Urea is a long-known UT that has long been used as a biomarker of the overall severity of CKD and the adequacy of HD. The recent preclinical and clinical evidence indicates that urea has a number of direct and indirect toxic effects, particularly via the harmful effects of urea-derived carbamylated molecules [170]. Indeed, urea reportedly enhances the carbamylation of lipoproteins—a phenomenon known to promote atherosclerosis [171]. In animals, administration of carbamylated low-density lipoprotein (cLDL) led to the accumulation of cLDL in the vascular endothelium and sub-endothelium.
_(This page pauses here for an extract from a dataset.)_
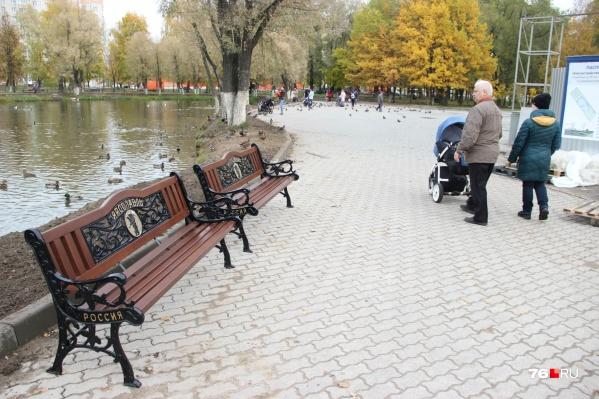 В парке 30-летия Победы в Ярославле вандалы выкинули скамейки в пруд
In vitro, exposure to cLDL particles induced the apoptosis of endothelial cells derived from human coronary arteries [172], decreased angiogenesis and the proliferation of endothelial progenitor cells, and accelerated the latter cells’ senescence [173]. Furthermore, exposure in vitro to cLDL particles (i) favours the adhesion of monocytes to endothelial cells by enhancing VCAM-1 and ICAM-1 expression [174], (ii) induces VSMCs proliferation [175], and (iii) favours the accumulation of cholesterol and the formation of foam cells [176]. Carbamylation of HDL abrogates the latter’s cardiovascular protective properties; in vitro, carbamylated HDL fails to promote cholesterol efflux from macrophages [177], impairs angiogenesis, and inhibits endothelial cell migration and proliferation [178]. In this context, the possibility that urea can promote atherosclerotic vascular calcification through macrophage dysfunction and infiltration cannot be ruled out.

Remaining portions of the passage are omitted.